In one preferred embodiment of the present invention, when the base metal is nickel, the crystallite size (A) on the 111th surface is 25 nm or less, preferably 24 nm or less, more preferably 23 nm or less, still more preferably 22 nm or less, and 200 surfaces. The crystallite size (C) of is 23 nm or less, preferably 20 nm or less, more preferably 18 nm or less, still more preferably 16 nm or less, and particularly preferably 14 nm or less. The crystallite size ratio (A / C) between the 111-plane and the 200-plane is preferably 1.1 or more, and more preferably 1.1 to 1.6.

In one preferred embodiment of the present invention, when the base metal is copper, the peak intensity ratio (111 planes / 220 planes) of the 111 planes and 220 planes of the X-ray diffraction (XRD) pattern is preferably 3.0 or less. It is preferably 1.4 to 3.0.

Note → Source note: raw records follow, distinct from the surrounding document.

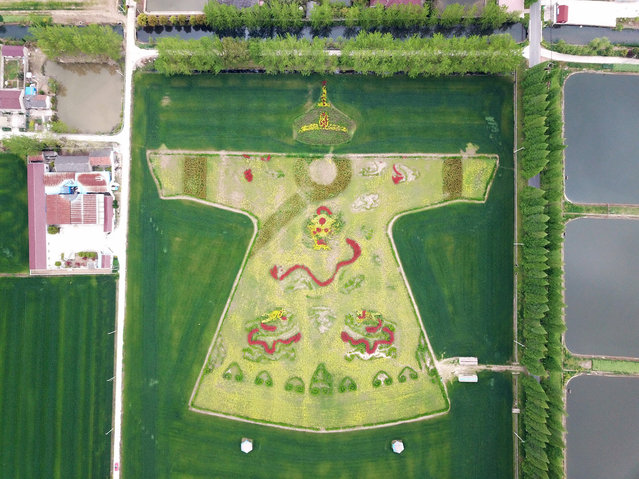 Aerial view of a cole flower field painting featuring imperial dragon robe at a village on April 6, 2019 in Nanjing, Jiangsu Province of China. (Photo by Costfoto/Barcroft Images)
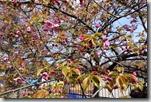 2016.04.11造幣局的櫻花。-45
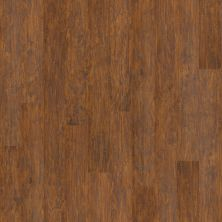 Shaw Floors Arkansas Flooring Connection Frederick Yadkin River Hickory 00852_AK600
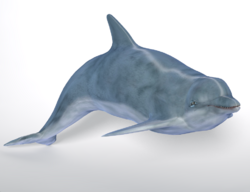 DolphinPoser.png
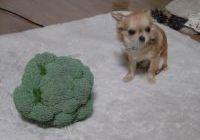 20060301broccoli2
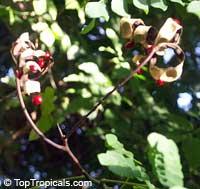 Adenanthera pavonina, Adenanthera gersenii, Adenanthera polita, Corallaria parvifolia, Red Sandalwood, Coral Bean Tree, Saga, Sagaseed Tree, Red-bead Tree, Raktakambal, Kokriki  Click to see full-size image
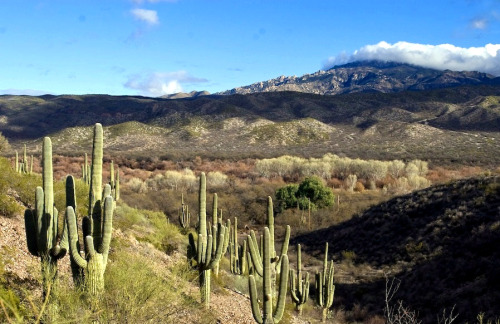 New listing: Caretaker needed for a ranch located in southern Arizona. Details: The Caretaker Gazette's latest email broadcast. www.caretaker.org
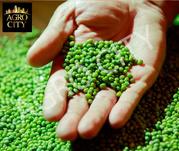 Маш зеленый (бобы мунг)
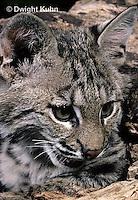 MA26-070z   Bobcat - Felis rufus
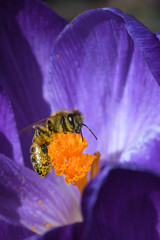 Bee in Macro Collecting Yellow Pollen from a Purple Crocus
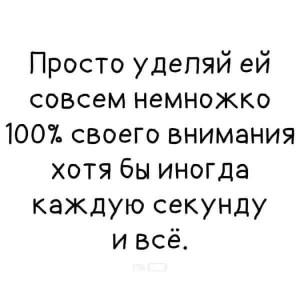 23661902_300.jpg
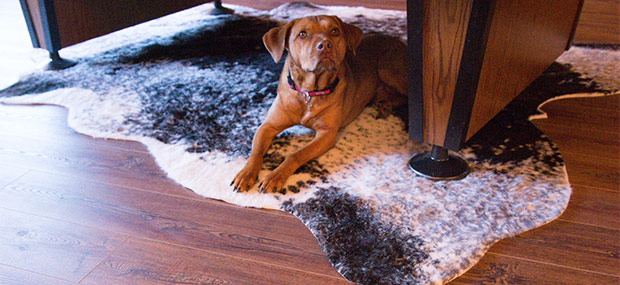 2. What Areas of My Home Are LVT and LVP Appropriate for?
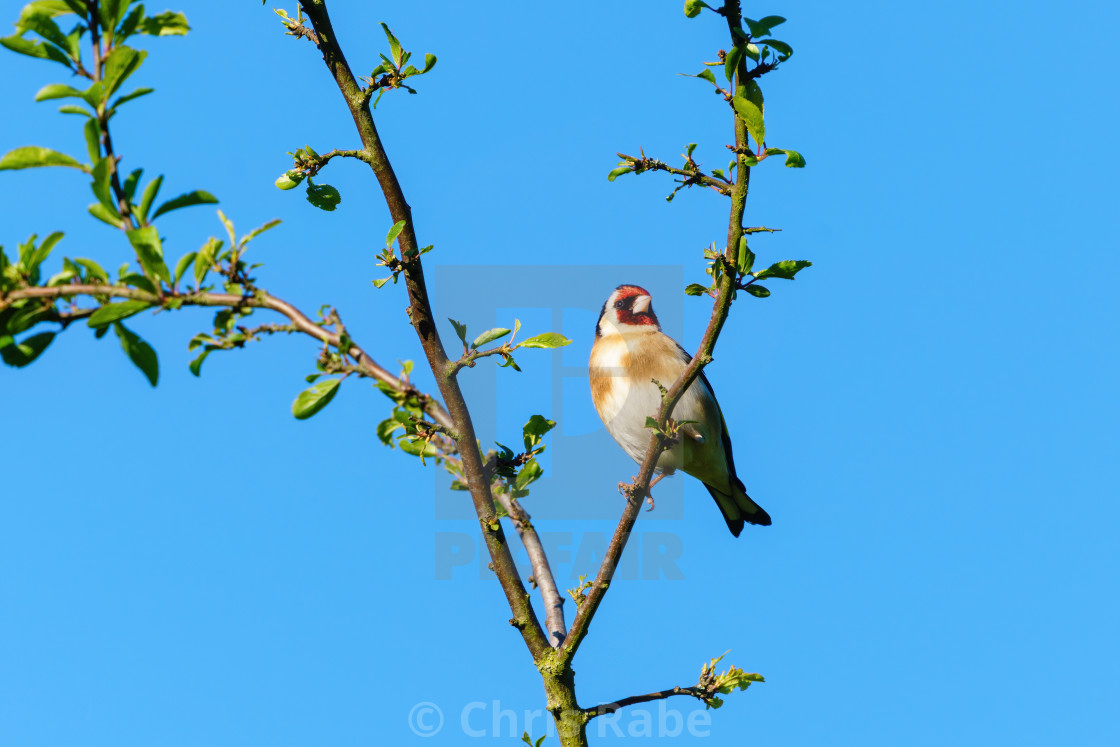 """""""European Goldfinch (Carduelis carduelis) perched in a tree in early morning..."""" stock image"""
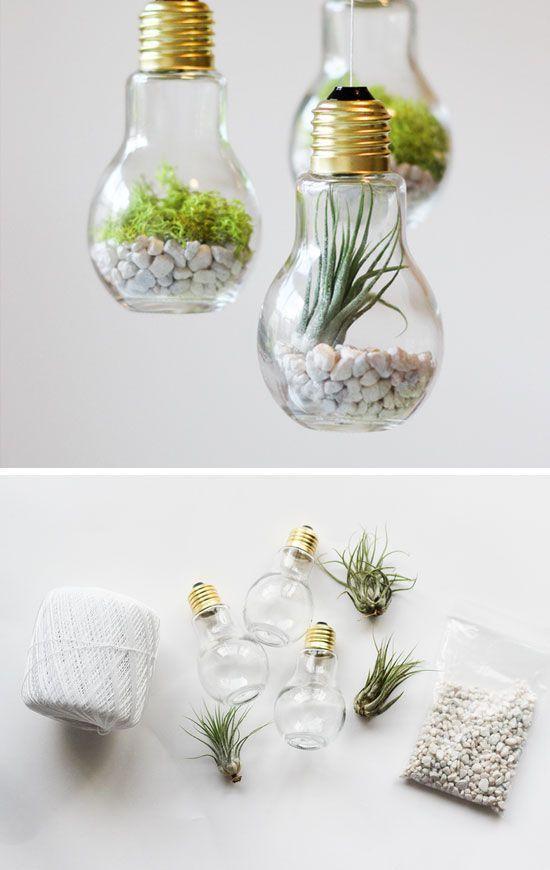rośliny w żarówce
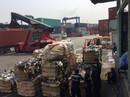 Hàng ngàn container phế liệu tồn ở cảng: Không ai chịu trách nhiệm!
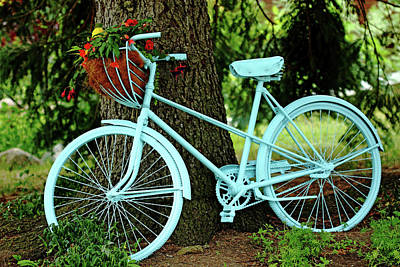 Blue Begonia Photograph - Blue Garden Bicycle by Debbie Oppermann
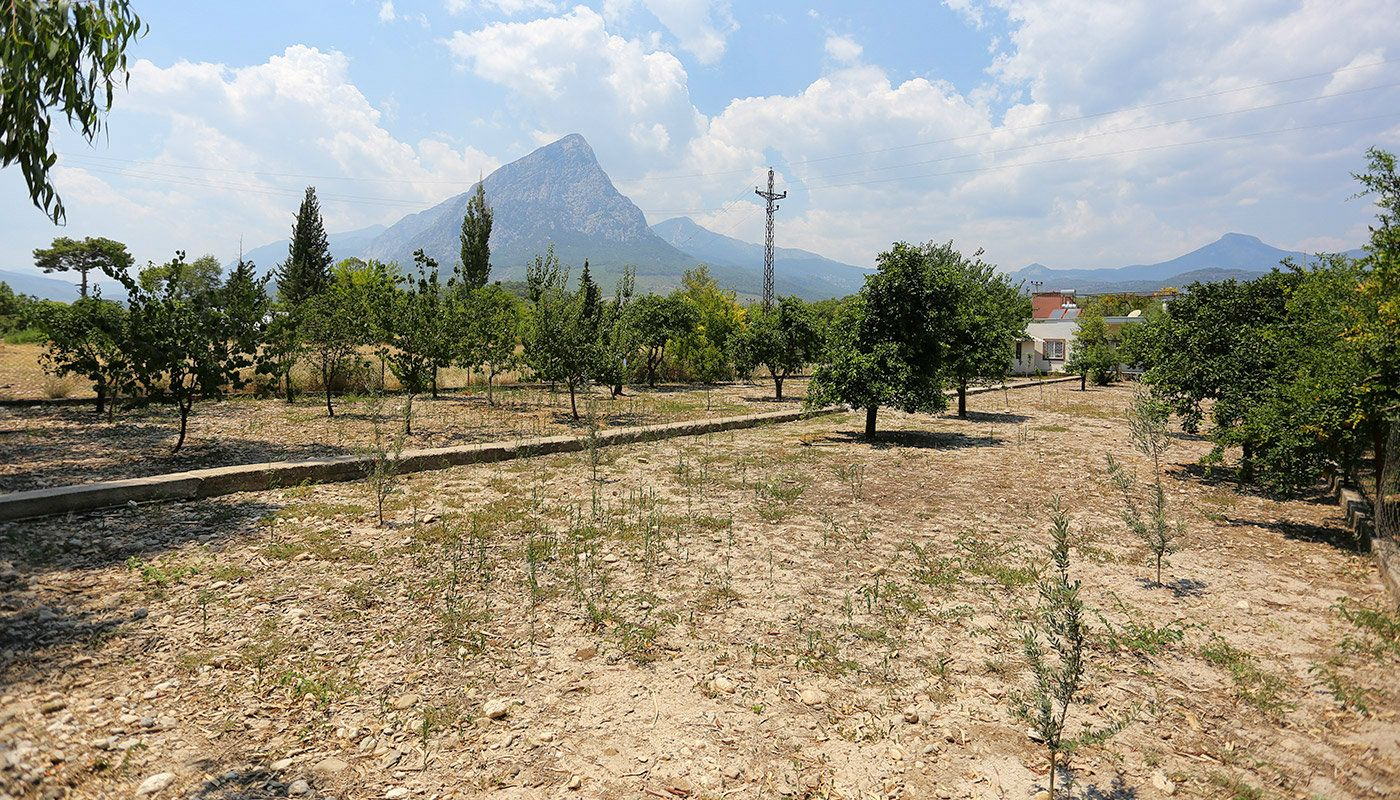furnished-homes-in-konyaalti-surrounded-by-fruit-trees-main.jpg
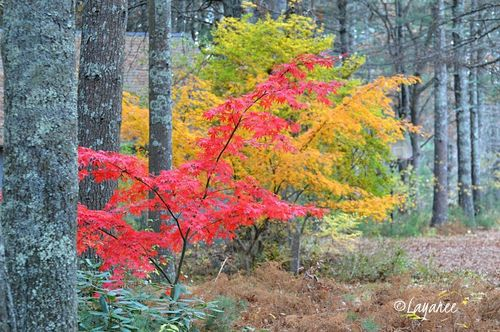 Japanese maple - red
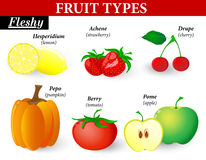 Fleshy fruit types. Fruit types. Fleshy Fruits can be subdivided into those formed from a single flower and those formed from a group of flowers.  They can have Stock Photography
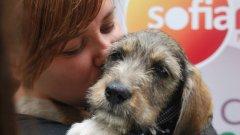 """8 кучета намериха нов дом с """"Подари си приятел"""""""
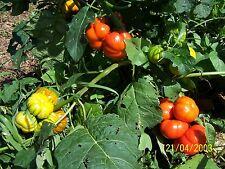 """orange AUBERGINE """"GILO"""" orange-rot, lecker, rund, zum Füllen, lila große Blüte"""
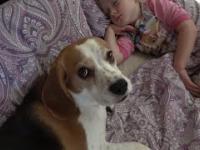 Opiekuńczy pies chce obudzić dziecko, po czym sam zasypia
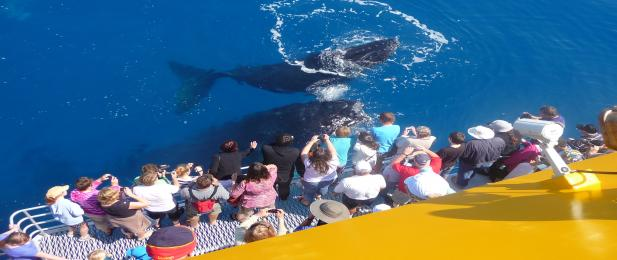 Spirit of Hervey Bay whale watch, close encounters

When the conductivity of the annealed standard annealed copper of the copper plating film of the present invention is 100% IACS, the conductivity is preferably 80% IACS or more, more preferably 85% IACS or more, still more preferably 90% IACS or more, particularly preferably. Is 92% IACS or higher, most preferably 94% IACS or higher. The conductivity is obtained by obtaining the volume resistivity from the value of the surface resistivity by the four-point terminal method and the thickness of the plating film by a micrometer, and converting it into conductivity as IACS%. Further, the volume resistivity can be obtained as an average value of a plurality of points (for example, 5 points in the vertical and horizontal directions) of the plating film sample. IACS (international annealed copper standard)% defines the conductivity of annealed standard annealed copper (volume resistivity: 1.7241 × 10 ^-2 μΩm) as 100% IACS as the standard of electrical resistance.

Further, in the base metal plating film of the present invention, the hydrophilic ND particle content is, for example, 0.5 to 25 area%, preferably 2 to 20 area%, particularly preferably 5 to 15 area% of the area of the base metal plating film. is there. The hydrophilic ND particle content (area%) can be measured by SEM observation in the cross section of the plating phase. In Comparative Examples 2 and 4 of the specification of the present application, neither the increase in glossiness nor the antioxidant effect was observed in the base metal plating film containing the non-hydrophilic ND. It has been clarified by the present inventors that "hydrophilicity" is important.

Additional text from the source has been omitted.